Akilé and Sandy directly addressed Flowers and Latvala at the February 28 meeting. Sandy called out Flowers for her involvement in preventing the Uhuru Movement from being able to expand its programs and facilities by denying us the ability to purchase an empty lot across the street from the Uhuru House. During this time, Flowers was on the St. Pete city council and argued that she intended to use the land for affordable housing—the lot is still empty 15 years later.

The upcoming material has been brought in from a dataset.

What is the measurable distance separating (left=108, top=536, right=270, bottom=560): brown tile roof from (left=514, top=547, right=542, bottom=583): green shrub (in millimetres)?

From the podium, Akilé stated: “…the Commission’s decision to take away these resources from APEDF and Black Power 96 Radio is purely politically motivated. It has nothing to do with whether or not they believe radio is of necessity. This is clearly an infringement upon the rights of black people as presumed citizens of the U.S. The fact is, we have a different opinion, and we’re unafraid to express it, and because of this we are being punished. We don’t and have never agreed with Flowers or the Latvala dynasty, or anyone else that has ever stood in the way of black people being able to achieve political and economic power over our lives. But whether or not Flowers, Latvala and the rest of this Commission “likes” the Uhuru Movement is not what the grant was about. Those funds do not belong to any of the Commissioners; they belong to the people.
“If democracy is under attack in this country, the Pinellas County Commission should be held responsible for attacking and criminalizing black people for exercising our rights to freedom of speech, freedom of association and assembly.”
Africans have right to self-determination
Members and supporters of St. Pete’s southside black community call for support for the station to ensure Black Power 96’s critical services are not disrupted, including:
- Emergency alert broadcasts especially during hurricane season when the station airs preparedness tips along with up-to-the-minute updates on neighborhood shelter and transportation availability.
- Free professional broadcast and journalism training and internships.
- Media exposure to local artists and businesses otherwise denied access to radio airwaves, promoting cultural and economic development.
“We do not accept this attack on our community’s right to resources and to free speech! We demand the restoration of this well-deserved and critically needed funding,” said Station Manager Eddie Maultsby, Jr.